Do you see a way to provide better feedback than "No response received after 0 retries"? There is a response, it's just not parseable.

I would love "Unable to decode request" or IllegalFunction or IllegalAddress to differentiate it in any way from a simple connection-lost-scenario. Maybe even an "Unable to decode request in all retries". e.g. by counting the non-parseable responses.

janiversen commented 1 month ago

No, we try to make the API as simple as possible, people who wants details activate the debug logging.

And the library do not see a response, just garble data.

But as usual, if you want the library do behave differently, pull requests are welcome.

Closing as this is not a bug, nor a feature request we currently will implement except is e.g. you submit a pull request.

AlexanderLanin commented 1 month ago

I'm currently not able to submit a PR as I don't sufficiently understand how pymodbus works at the moment.

I can however share my AsyncModbusTcpClient error handling solution with others.

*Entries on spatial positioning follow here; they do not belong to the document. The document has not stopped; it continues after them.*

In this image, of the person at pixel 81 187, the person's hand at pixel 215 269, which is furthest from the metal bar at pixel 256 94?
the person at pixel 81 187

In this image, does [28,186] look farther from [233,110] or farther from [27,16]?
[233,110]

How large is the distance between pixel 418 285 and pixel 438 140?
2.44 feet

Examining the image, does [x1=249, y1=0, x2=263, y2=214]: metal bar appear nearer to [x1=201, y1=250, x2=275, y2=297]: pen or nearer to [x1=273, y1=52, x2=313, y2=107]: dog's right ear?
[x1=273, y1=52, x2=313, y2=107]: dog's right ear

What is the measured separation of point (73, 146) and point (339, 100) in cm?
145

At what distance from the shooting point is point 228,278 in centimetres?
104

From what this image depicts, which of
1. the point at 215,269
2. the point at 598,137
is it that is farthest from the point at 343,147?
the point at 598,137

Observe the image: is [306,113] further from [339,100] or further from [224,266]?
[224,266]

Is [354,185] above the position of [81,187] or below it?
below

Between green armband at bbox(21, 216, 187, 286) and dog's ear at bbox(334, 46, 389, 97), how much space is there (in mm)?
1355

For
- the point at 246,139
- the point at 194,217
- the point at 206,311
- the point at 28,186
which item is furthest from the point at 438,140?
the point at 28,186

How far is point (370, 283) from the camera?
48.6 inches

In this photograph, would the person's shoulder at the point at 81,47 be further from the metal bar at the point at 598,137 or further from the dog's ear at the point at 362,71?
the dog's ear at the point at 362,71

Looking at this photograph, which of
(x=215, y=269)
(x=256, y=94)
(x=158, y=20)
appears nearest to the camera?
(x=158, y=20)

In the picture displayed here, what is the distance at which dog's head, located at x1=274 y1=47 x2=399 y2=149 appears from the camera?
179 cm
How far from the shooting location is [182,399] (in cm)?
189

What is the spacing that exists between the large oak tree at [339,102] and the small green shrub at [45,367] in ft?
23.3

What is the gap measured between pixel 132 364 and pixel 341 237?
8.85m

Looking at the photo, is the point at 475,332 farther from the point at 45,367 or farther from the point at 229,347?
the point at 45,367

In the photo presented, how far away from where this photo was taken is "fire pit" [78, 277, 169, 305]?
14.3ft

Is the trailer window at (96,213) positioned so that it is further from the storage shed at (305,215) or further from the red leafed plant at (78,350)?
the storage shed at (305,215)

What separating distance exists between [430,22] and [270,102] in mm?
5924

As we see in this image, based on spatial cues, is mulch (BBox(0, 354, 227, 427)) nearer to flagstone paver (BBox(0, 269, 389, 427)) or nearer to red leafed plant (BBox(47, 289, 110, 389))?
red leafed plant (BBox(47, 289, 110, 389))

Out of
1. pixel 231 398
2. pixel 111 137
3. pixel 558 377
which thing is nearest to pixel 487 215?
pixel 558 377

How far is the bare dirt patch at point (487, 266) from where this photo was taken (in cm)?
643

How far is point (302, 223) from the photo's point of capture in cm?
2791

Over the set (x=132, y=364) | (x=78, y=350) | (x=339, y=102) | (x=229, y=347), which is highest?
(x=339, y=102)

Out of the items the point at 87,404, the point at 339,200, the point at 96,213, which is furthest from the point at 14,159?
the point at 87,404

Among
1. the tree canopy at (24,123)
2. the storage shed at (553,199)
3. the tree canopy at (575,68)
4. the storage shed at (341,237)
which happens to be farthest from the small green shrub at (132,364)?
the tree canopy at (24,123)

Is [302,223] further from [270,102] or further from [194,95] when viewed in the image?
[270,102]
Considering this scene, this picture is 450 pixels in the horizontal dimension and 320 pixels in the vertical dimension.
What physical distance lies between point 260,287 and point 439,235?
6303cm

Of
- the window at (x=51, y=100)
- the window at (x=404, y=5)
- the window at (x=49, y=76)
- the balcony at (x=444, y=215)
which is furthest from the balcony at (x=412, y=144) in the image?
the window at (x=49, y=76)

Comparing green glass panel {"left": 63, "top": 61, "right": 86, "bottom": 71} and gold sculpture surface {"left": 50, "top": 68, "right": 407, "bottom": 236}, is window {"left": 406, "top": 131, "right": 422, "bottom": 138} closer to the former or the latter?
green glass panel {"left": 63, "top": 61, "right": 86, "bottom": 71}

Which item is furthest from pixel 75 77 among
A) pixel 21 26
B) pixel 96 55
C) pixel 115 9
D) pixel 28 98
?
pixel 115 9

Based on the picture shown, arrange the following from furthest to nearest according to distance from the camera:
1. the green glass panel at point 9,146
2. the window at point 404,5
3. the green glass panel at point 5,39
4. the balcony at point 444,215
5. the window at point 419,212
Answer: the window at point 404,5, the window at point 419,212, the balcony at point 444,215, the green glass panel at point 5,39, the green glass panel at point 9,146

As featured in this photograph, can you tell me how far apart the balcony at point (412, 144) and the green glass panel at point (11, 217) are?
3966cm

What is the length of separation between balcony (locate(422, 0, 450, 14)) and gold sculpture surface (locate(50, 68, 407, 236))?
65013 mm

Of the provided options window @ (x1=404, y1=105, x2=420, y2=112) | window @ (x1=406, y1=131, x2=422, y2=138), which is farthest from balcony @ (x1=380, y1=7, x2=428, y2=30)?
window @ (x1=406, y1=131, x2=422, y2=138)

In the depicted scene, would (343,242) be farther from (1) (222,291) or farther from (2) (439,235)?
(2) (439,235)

I'm sure it's specific to my situation, but it may give others a starting point:

       try:
           rr = await client.read_input_registers(address_start - 1, count=address_count, slave=slave)
        except pymodbus.exceptions.ModbusIOException as e:
            if e.string != "[Input/Output] ERROR: No response received after 0 retries":
                raise ModbusError("Unknown IO error") from e

            # Wait for internal reconnect to finish, so we can give a better error msg.
            if reconnect_task := client.ctx.reconnect_task:
                await reconnect_task

            if not client.connected:
                raise ModbusError("Connection lost") from None

            if self._ever_succeeded:
                raise ModbusError("Cannot decode response") from None
            else:
                raise ModbusError("Invalid Slave") from None

This way I can react to different situations within my application.

janiversen commented 1 month ago

hmmm your example is not correct, but works, sort of.

If you use Async clients, you should do "rr = await client.read_input_registers" (see our simple_async_client.py example).

You will in many (most) cases get a future back and not the real result.

AlexanderLanin commented 1 month ago

Updated; this was partially pseudo code to make it simple and readable

janiversen commented 1 month ago

I have seen that a number of devices have this error, so I will try to implement it, can you assist in testing the pull request ?

AlexanderLanin commented 1 month ago

Sure, and here is another hint regarding a fix: https://github.com/AlexanderLanin/homeassistant-sungrow/blob/4494ee539261af424ba0372140f3198328fe5c72/custom_components/sungrow/core/modbus_py.py#L29

github-actions[bot] commented 2 weeks ago

This issue is stale because it has been open 30 days with no activity. Remove stale label or comment or this will be closed in 5 days.

github-actions[bot] commented 2 weeks ago

This issue was closed because it has been stalled for 5 days with no activity.